Inconvenient questions are not hard to find. While there is certainly merit in pushing for cleaner energy sources and the adoption of electric vehicles, it is a fallacy to believe that climate change, and environmental degradation in general, are purely engineering problems. Sadly, technology alone will not save us. The reality is that the problems we are facing today are mainly consequences of our consumption patterns and our overuse of technology. This is arguably one of the most important and most ignored — and willingly so — points in the climate change debate. The cleanest energy is that which is not consumed. No matter how efficient the plane is, flying around the country every other month will remain an environmental calamity. Switching to electric cars is pointless if people still need to drive dozens of kilometres to get to work or to the grocery store — and that doesn’t even include the vast amounts of energy required to source materials for batteries and manufacture them. Putting solar panels on buildings will not offset the fuel burned to make and transport our food, clothes, and other electronic toys over thousands of kilometres. Besides, there is not enough steel on the planet to build enough wind turbines to meet the world’s current electricity demand. And what to say of solar panels, which we have no idea how to recycle?
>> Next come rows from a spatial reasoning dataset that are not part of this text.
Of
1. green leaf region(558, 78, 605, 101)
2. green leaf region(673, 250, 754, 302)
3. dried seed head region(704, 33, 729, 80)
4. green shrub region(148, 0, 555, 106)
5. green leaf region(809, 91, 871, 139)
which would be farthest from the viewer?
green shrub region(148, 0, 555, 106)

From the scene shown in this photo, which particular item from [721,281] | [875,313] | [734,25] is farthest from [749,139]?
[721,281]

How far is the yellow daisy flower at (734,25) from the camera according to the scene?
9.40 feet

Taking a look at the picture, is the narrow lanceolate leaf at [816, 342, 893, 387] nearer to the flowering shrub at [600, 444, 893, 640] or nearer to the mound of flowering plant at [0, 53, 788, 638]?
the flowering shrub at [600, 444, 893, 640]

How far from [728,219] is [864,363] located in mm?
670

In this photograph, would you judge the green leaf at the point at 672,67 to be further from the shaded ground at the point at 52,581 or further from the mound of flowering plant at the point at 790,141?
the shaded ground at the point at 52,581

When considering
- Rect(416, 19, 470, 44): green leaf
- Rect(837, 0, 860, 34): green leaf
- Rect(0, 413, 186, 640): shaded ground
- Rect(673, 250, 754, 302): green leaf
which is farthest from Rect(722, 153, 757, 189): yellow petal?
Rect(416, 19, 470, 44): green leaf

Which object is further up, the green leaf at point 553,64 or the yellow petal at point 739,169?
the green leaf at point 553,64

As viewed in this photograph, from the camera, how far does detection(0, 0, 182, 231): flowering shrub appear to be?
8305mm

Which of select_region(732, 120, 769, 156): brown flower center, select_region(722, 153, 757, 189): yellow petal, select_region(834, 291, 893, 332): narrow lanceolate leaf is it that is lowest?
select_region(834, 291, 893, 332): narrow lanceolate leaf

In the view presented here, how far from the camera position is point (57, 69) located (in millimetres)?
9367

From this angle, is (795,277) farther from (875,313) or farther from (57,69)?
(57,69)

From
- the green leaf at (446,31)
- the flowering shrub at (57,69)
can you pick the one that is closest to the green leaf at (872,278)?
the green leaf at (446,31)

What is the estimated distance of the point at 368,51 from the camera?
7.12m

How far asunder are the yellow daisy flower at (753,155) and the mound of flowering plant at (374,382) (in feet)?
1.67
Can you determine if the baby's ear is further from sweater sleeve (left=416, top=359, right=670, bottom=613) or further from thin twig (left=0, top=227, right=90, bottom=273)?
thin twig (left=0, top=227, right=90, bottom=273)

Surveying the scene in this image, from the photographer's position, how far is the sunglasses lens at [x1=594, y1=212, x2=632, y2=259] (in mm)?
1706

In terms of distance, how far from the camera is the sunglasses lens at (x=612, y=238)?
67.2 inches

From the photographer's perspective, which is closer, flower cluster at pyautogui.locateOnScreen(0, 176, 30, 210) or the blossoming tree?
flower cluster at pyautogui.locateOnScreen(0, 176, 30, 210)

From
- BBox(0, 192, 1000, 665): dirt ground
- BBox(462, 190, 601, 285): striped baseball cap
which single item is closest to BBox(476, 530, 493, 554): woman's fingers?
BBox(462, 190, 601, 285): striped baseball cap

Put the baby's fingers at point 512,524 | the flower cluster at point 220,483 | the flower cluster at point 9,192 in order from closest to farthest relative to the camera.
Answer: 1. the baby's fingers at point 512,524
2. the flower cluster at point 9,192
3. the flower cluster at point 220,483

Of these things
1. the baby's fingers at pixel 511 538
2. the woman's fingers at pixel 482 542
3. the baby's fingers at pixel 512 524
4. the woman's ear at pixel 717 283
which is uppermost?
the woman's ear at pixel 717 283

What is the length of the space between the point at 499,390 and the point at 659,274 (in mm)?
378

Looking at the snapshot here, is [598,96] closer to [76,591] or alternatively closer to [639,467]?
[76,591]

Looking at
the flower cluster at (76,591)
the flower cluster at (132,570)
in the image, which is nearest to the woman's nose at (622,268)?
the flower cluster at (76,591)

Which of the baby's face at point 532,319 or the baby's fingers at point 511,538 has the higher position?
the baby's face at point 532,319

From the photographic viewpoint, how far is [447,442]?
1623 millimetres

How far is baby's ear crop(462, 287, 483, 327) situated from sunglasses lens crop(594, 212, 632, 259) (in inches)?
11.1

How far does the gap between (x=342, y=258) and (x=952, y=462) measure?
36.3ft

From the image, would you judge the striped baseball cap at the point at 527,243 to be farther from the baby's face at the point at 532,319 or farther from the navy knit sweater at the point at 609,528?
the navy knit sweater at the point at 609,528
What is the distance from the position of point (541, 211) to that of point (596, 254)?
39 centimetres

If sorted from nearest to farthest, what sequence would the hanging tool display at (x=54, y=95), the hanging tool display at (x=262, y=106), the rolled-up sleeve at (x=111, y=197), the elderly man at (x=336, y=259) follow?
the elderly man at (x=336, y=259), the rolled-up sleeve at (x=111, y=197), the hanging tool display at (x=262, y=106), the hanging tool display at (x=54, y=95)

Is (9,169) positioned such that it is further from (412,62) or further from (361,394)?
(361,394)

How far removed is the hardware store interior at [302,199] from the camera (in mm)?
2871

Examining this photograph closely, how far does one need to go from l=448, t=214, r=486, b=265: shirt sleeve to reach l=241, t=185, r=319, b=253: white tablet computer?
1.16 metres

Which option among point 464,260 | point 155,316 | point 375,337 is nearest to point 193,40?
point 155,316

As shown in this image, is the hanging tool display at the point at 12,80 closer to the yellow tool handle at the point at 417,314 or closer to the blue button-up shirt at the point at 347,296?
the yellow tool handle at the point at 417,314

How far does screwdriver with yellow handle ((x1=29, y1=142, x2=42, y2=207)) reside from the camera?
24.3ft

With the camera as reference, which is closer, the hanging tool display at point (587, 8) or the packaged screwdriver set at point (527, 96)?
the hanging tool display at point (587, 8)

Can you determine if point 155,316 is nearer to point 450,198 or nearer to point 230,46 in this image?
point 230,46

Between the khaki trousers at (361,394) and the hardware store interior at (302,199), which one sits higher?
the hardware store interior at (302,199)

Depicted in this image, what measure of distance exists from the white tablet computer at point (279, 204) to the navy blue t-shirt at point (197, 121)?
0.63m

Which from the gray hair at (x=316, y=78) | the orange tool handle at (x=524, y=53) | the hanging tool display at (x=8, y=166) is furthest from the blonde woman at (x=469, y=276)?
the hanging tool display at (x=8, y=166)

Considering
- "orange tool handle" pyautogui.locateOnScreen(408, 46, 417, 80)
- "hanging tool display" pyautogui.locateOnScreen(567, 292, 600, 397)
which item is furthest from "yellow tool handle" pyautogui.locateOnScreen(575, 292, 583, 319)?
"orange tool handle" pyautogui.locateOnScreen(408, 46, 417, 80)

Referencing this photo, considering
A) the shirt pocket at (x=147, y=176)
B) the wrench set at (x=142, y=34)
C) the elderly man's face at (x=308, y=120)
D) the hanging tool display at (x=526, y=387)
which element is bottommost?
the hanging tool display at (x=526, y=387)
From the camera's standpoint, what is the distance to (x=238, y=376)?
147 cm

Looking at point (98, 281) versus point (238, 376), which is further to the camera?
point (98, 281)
Is this really the miraculous low-carbon economy that promises to relegate global warming to a bad memory?
It is true that the West, and America in particular, has to cope with the heritage of decades of political and economic decisions favoring gas-dependent lifestyles and economies: sprawling suburbs relying on individual ownership of cars, intensive agriculture based on groundwater pumping and fertiliser production fuelled by oil, and large-scale manufacturing and use of plastics. That is the reality we have to work with; that doesn’t mean we shouldn’t criticize it. Most of our emissions come from transportation, electricity production, and heat for buildings. Those are the problems we should be tackling head on. How do we get people to move around less? How do we rethink our housing strategies to lower urban energy demand? How do we get individuals and companies to pay the price for their environment-degrading actions? How do we offset for past carbon emissions that are likely enough to put us past the 1.5 degree Celsius mark, which is generally considered as a “manageable” threshold?
These are the inconvenient questions that MIT should put on the table. And the Institute should not limit itself to discussing them; it has to be a real-life, large-scale demonstrator, where innovative policies are tested, where our lifestyles are questioned and transformed. In short, MIT must show the world how to reinvent itself. For if MIT does not do it, who will?
Alexandre Tuel is a graduate student at MIT in the Department of Civil and Environmental Engineering.